Und damit kommt ein weiterer Mosaikstein hinzu:
Das könnte im übrigen auch die Erklärung sein, warum ich seit langer Zeit kaum Lust auf süße Sachen habe, sondern (bis zu dem Punkt wo ich jetzt den Schnitt gemacht habe) am Liebsten sehr fettig gegessen habe: Das Fett ist eben direkt bereit zum Einlagern, Zucker hingegen eignet besser zum direkten Verbrauch und muß wenn die Glukose-Speicher voll sind zum Einlagern erst in Fett umgebaut werden. |
Lieber HansP,
1. Einen guten Fettstoffwechsel zu haben bedeutet, dass der Körper den Energiebedarf auch bei höheren Belastungen noch aus dem Fettstoffwechsel decken kann. Konkret kann man dann z.B. bei 85% der maximalen Leistungsfähigkeit 2h laufen, statt nur 1.5h, da ein grösserer Anteil des Energiebedarfs aus dem Fettstoffwechsel gedeckt wird und die Glukosespeicher (die bei solchen Belastungen i.d.R. leistungslimitierend sind) deshalb länger reichen. Im Alltag merkt man dies aber gar nicht, da die Belastungsintensität (von einigen wenigen Minuten pro Tag - etwa wenn man auf den Zug rennen muss) so gering ist, dass jeder Mensch den (fast gleichen) überwiegenden Prozentsatz der Energie aus der Verstoffwechselung von Fett gewinnt.

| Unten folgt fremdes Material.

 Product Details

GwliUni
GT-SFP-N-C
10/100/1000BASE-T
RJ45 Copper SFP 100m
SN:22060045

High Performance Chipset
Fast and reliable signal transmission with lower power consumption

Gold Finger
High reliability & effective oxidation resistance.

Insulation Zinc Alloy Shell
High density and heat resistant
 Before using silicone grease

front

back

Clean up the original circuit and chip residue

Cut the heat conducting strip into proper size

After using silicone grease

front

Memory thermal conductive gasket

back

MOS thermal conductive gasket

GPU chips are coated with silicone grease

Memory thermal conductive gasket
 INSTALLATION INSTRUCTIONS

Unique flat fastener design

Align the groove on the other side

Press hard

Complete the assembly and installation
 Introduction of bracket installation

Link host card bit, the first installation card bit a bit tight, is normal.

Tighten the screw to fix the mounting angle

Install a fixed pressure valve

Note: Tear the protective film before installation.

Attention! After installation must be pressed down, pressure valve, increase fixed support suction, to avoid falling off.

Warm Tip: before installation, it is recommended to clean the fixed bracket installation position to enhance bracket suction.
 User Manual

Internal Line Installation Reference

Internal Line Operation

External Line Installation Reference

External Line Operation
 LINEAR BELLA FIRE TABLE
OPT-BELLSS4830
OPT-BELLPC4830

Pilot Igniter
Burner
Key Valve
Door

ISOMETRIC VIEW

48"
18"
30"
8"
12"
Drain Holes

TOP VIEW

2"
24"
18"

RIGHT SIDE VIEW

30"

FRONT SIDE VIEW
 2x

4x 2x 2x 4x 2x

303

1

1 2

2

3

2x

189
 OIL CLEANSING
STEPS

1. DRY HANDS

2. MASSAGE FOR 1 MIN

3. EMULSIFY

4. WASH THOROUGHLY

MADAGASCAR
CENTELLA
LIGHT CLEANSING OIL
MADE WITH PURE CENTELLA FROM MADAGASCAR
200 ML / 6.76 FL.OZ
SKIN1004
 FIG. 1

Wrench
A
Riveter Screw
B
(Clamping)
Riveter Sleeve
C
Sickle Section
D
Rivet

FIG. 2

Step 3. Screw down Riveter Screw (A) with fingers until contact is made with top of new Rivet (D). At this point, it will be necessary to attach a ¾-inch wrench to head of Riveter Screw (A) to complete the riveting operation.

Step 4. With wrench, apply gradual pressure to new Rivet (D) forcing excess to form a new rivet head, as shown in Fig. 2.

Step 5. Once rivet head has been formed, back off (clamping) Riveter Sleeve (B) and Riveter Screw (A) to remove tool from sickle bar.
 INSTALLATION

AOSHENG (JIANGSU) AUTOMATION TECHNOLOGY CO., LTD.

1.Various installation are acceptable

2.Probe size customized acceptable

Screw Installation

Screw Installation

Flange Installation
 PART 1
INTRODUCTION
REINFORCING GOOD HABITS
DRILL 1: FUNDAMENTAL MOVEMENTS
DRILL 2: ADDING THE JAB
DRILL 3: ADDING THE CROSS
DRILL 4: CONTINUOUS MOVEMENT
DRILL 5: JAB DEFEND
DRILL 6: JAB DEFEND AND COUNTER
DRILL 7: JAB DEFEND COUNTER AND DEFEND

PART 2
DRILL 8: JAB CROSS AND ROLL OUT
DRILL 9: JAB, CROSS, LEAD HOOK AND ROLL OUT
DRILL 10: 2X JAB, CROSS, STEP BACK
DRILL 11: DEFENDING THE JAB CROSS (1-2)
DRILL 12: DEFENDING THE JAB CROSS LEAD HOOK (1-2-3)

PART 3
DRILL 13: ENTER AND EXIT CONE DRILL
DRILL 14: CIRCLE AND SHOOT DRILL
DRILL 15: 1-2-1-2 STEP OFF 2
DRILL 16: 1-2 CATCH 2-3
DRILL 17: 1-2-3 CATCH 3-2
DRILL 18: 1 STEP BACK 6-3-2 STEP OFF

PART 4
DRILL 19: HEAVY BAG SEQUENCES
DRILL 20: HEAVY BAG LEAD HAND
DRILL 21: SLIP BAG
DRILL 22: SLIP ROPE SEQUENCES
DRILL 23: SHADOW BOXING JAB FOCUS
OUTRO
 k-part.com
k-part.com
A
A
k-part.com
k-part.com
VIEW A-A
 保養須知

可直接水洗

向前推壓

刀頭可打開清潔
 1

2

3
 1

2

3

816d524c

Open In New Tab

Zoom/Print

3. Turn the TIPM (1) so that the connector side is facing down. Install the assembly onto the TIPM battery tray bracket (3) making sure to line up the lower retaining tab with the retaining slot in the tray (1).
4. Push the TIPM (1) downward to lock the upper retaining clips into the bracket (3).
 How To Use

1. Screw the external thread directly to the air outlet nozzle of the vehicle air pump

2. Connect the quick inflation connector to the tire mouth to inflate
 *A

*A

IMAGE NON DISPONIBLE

2. Unter "1" habe ich nun also gesagt, dass der Trainingszustand des Fettstoffwechsels ausser bei Spitzenbelastungen überhaupt keine Rolle spielt. Nun kommt noch hinzu, dass auch bei Spitzenbelastungen der Fettstoffwechsel nur das Verh. von Fett- zu Glukoseverstoffwechselung bestimmt. Führen aber 2 Individuen - einer mit gutem, einer mit schechtem Fettstoffwechsel - dieselbe hochintensive Aktivität aus, ist bei beiden - abgesehen von marginalen Unterschieden, die aus ganz versch. Faktoren resultieren können - der Energiebedarf derselbe. Unabh. davon, wieviel von diesem Energiebedarf nun kfr. aus Fett und wieviel aus Glukose gewonnen wird, lfr. verzeichnen beide dieselbe Körperfettzu- oder -abnahme.
3. Meines Wissens nach kann man den Fettstoffwechsel nicht einfach durch Nahrungsaufnahme in langen Intervallen trainieren, sondern nur mit trainingswirksamen Ausdauerbelastungen (allermindestens 65% der HFmax).
4. Es gibt SEHR VIELE Menschen, die nur einmal pro Tag eine grosse Mahlzeit zu sich nehmen/ überhaupt nur einmal pro Tag essen und keinerlei Probleme damit haben. Auf die Gefahr hin, dein Selbstbewusstsein stark zu reduzieren: Du bist in dieser Hinsicht gar nichts Besonderes.
5. Zu deinem "letzten Mosaikstein": Ich sage nicht, dass die Aussage falsch ist, weil mir schlicht die Qualifikation dazu fehlt. Für mich klingt das aber wie die Aussage eines Vierjährigen, der sich durch Kombination von Dingen, die er so von seinen Eltern gehört hat, mit seiner kindlichen Phantasie sein eigenes kleines Weltbild aufstellt. Ich glaube kaum, dass man den Körper so einfach mit ein bisschen intuitiv klingenden Überlegungen gemischt mit ein paar wissenschaftlichen Ausdrücken erklären kann.
Wenn du Kurts Beiträge aber etwas genauer gelesen hättest, wäre dir das alles schon zuvor klar gewesen, denn was ich hier lange und breit ausgeführt habe, sind nichts anderes, als zwei von Kurts Kernbotschaften:
1. Fettstoffwechseltraining und -zustand determinieren nur kfr. das Verhältnis von Glukose- zu Fettverstoffwechselung und haben nichts mit lfr. Körperfettzu- oder -abnahme zu tun.
2. Der grösste Teil der Energie im Alltag stammt wegen geringer Belastungsintensität bei allen Menschen aus Fettverstoffwechselung.
Gruss, Sandro
PS: Ist jetzt ein bisschen länger geworden, aber das musste jetzt einfach raus, da mir diese Diskussion langsam auf den Wecker geht (sorry für meine Direktheit)!